Bieten die einzelnen Briefe offene Auseinandersetzungen und zum Teil aufschlussreiche Rückmeldungen über Leseeindrücke mit Schwabs Prosa und sind sicher aufrichtig unterstützend gemeint, so ergibt sich in der Serie der fast ein Jahrzehnt dauernden Publikationsbemühungen Schwabs, in deren Verlauf er akribisch allen Hinweisen und Hoffnungsfünkchen nachgeht, dennoch ein anderes Bild: jenes eines selbstgewissen Literaturbetriebs, in dem – wie engagiert immer – diverse „gatekeeper“ die Verfügungsgewalt über den Eintritt ins gelobte Land der Literatur besitzen. Die Tragweite ihrer (unserer) Entscheidungen für die Betroffenen gerät dabei leicht aus dem Blick.

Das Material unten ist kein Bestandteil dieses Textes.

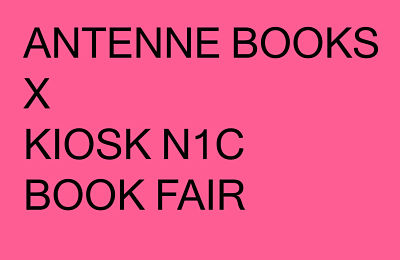 Antenne Books X Kiosk N1C Book Fair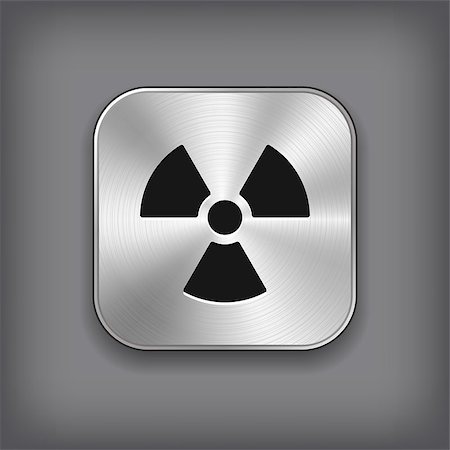 simsearch:400-06100945,k - Radioaktivity icon - vector metal app button with shadow Stock Photo - Budget Royalty-Free & Subscription, Code: 400-08652386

Ein Briefkonvolut wie das vorliegende – gepaart mit der Tatsache des späteren Hypes um den Autor, der in der Folge auch die frühen Texte in einem neuen Licht erscheinen lässt – könnte das Augenmerk über den individuellen Fall hinausgehend auch auf solche Fragestellungen legen. „Mein flotter Ton von damals geniert mich noch heute“, formuliert rückblickend einer der damaligen Briefpartner und erteilt – wie bis auf eine einzige Ausnahme alle seinerzeitigen Adressaten Schwabs – dennoch die Rechte zur Veröffentlichung.